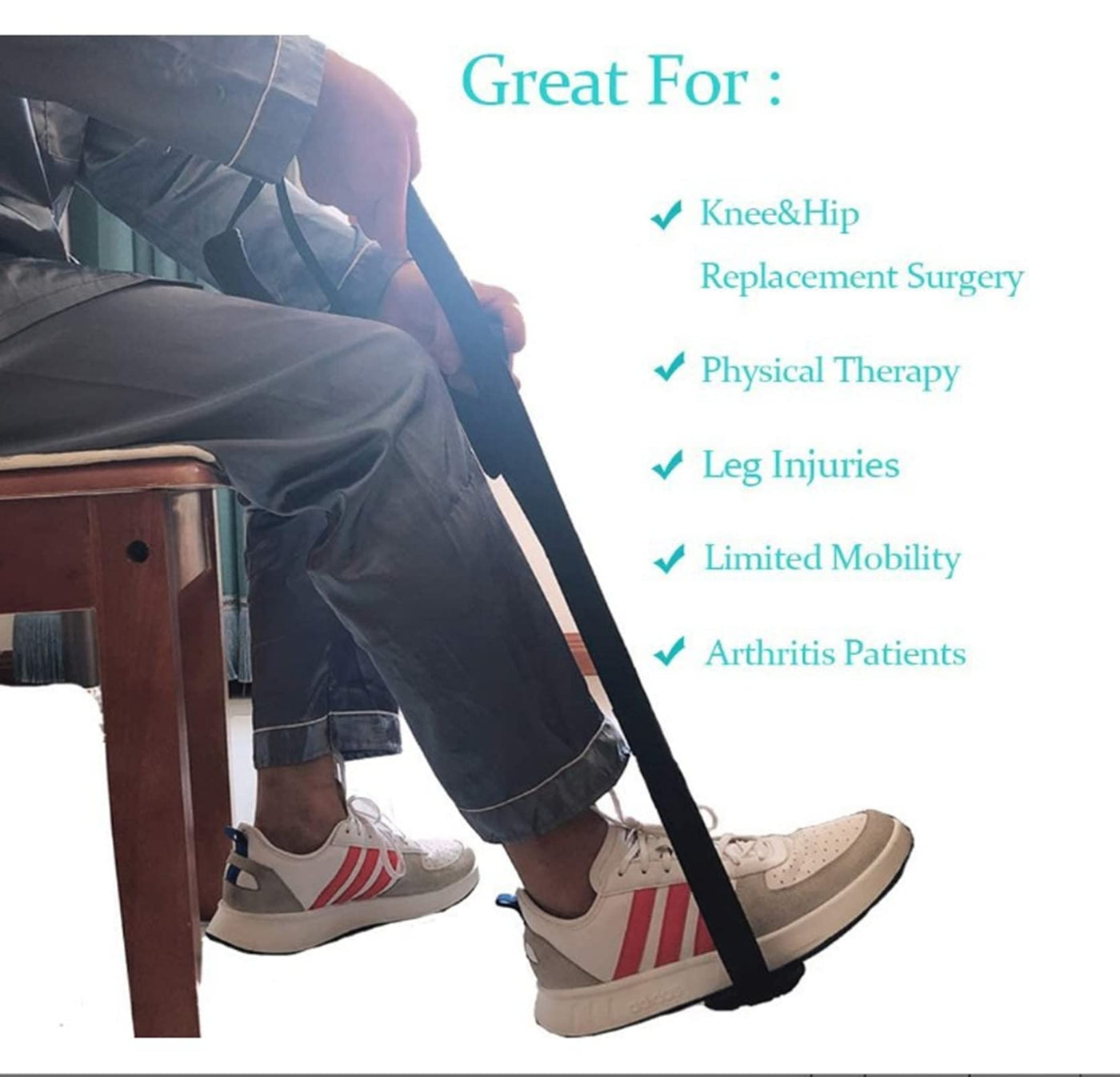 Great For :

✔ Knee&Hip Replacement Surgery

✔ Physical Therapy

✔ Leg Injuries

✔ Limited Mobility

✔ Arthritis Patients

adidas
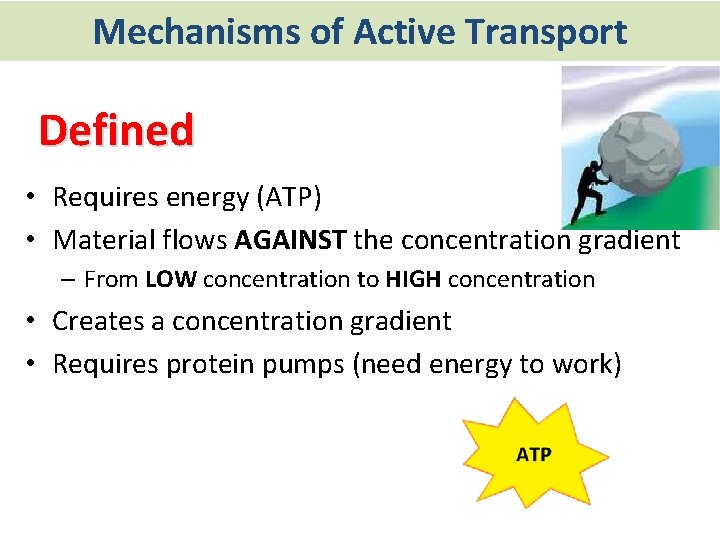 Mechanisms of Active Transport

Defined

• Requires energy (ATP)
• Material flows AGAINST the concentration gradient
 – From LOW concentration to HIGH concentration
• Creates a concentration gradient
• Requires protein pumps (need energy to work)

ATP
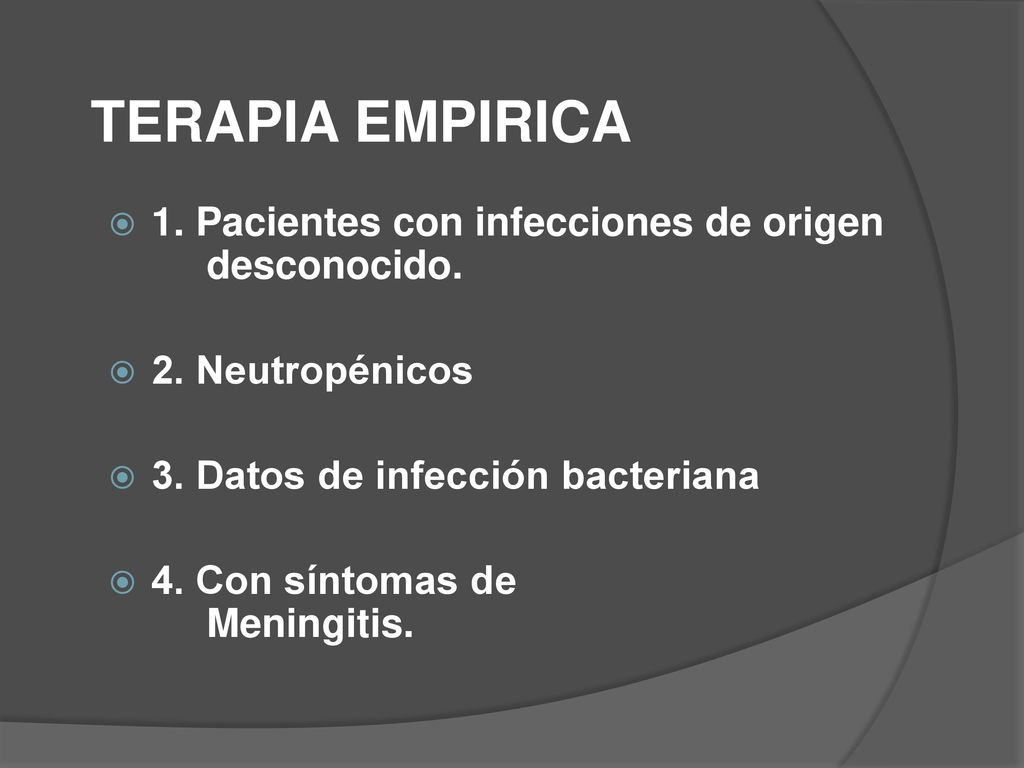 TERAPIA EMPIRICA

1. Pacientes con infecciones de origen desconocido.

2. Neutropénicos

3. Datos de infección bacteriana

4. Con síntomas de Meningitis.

> **What this task involves**: Leaving out any images, restate every record word for word.

> **Output for this exercise**:
 Great For :

✔ Knee&Hip Replacement Surgery

✔ Physical Therapy

✔ Leg Injuries

✔ Limited Mobility

✔ Arthritis Patients

adidas
 Mechanisms of Active Transport

Defined

• Requires energy (ATP)
• Material flows AGAINST the concentration gradient
 – From LOW concentration to HIGH concentration
• Creates a concentration gradient
• Requires protein pumps (need energy to work)

ATP
 TERAPIA EMPIRICA

1. Pacientes con infecciones de origen desconocido.

2. Neutropénicos

3. Datos de infección bacteriana

4. Con síntomas de Meningitis.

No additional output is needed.